● ABOUT THIS TASK
Whenever a line carries the word "Vietnam", pull it out of the entries.

● GIVEN RECORDS
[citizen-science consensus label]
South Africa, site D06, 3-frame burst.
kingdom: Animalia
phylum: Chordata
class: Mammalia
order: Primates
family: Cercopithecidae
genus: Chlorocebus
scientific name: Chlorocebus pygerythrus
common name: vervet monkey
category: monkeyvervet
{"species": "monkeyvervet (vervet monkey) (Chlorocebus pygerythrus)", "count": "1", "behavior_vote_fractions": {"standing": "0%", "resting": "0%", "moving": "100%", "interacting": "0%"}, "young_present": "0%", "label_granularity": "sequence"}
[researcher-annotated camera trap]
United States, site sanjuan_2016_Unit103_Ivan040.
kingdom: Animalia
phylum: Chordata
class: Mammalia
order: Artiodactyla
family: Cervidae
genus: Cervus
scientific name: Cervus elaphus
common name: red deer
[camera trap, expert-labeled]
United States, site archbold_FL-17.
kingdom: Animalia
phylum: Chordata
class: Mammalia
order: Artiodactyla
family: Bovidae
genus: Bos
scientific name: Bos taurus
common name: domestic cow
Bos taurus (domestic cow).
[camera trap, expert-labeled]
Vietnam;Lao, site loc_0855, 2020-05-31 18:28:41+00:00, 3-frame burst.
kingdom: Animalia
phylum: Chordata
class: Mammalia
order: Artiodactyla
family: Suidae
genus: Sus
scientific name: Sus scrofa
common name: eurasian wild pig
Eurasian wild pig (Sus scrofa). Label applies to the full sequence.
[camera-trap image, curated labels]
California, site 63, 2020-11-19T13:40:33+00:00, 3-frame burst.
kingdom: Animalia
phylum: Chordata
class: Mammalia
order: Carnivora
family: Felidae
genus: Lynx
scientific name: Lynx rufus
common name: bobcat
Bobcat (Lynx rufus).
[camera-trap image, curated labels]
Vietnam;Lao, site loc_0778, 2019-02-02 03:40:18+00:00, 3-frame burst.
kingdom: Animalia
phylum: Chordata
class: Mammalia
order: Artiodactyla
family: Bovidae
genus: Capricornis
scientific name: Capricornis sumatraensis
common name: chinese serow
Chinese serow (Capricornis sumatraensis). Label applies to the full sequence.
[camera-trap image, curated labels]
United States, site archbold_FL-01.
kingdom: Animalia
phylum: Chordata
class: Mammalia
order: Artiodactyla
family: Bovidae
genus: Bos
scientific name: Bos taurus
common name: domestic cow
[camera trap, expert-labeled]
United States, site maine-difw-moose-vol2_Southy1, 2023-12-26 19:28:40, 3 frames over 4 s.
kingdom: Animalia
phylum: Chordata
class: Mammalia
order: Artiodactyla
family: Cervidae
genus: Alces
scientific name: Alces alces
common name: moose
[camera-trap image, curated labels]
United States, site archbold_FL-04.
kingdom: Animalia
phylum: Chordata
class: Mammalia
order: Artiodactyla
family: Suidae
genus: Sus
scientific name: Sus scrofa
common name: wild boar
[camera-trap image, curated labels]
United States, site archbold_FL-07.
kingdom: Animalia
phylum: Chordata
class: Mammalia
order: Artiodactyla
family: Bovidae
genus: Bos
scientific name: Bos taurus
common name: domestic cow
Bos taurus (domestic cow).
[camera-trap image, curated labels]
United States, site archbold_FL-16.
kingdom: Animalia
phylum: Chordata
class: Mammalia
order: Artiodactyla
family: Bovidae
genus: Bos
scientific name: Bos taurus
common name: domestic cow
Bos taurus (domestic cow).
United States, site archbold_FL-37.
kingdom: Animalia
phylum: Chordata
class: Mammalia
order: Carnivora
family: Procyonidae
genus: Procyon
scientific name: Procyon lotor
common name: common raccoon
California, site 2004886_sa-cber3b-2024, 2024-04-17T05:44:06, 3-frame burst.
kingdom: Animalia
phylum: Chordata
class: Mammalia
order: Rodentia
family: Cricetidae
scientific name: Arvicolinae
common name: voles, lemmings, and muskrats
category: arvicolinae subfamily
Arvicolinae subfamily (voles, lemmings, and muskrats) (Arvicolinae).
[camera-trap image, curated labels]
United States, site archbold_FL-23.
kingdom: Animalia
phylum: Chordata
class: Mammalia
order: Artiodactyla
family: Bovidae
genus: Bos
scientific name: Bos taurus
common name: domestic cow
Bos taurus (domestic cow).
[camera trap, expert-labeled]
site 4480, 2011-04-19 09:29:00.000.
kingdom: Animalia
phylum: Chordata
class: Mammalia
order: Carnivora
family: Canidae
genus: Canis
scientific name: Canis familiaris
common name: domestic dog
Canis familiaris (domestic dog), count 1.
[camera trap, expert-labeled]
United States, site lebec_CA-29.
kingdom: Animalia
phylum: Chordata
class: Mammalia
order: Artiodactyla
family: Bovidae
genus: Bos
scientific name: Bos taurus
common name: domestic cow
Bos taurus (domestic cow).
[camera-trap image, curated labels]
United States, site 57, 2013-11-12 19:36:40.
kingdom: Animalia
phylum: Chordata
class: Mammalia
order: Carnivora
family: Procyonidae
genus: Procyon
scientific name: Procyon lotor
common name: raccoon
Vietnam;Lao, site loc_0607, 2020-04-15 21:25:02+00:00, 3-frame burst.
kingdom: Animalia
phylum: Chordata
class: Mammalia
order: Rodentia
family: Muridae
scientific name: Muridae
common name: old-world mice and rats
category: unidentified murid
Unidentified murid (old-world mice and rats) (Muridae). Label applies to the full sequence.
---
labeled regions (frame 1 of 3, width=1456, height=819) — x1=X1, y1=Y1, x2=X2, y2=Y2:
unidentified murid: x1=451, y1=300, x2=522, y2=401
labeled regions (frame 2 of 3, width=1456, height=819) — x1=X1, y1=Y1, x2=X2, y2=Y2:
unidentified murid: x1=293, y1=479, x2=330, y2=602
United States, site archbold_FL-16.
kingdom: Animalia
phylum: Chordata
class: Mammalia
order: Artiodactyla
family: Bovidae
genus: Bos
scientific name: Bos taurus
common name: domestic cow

● SOLVED PROBLEM
Vietnam;Lao, site loc_0855, 2020-05-31 18:28:41+00:00, 3-frame burst.
Vietnam;Lao, site loc_0778, 2019-02-02 03:40:18+00:00, 3-frame burst.
Vietnam;Lao, site loc_0607, 2020-04-15 21:25:02+00:00, 3-frame burst.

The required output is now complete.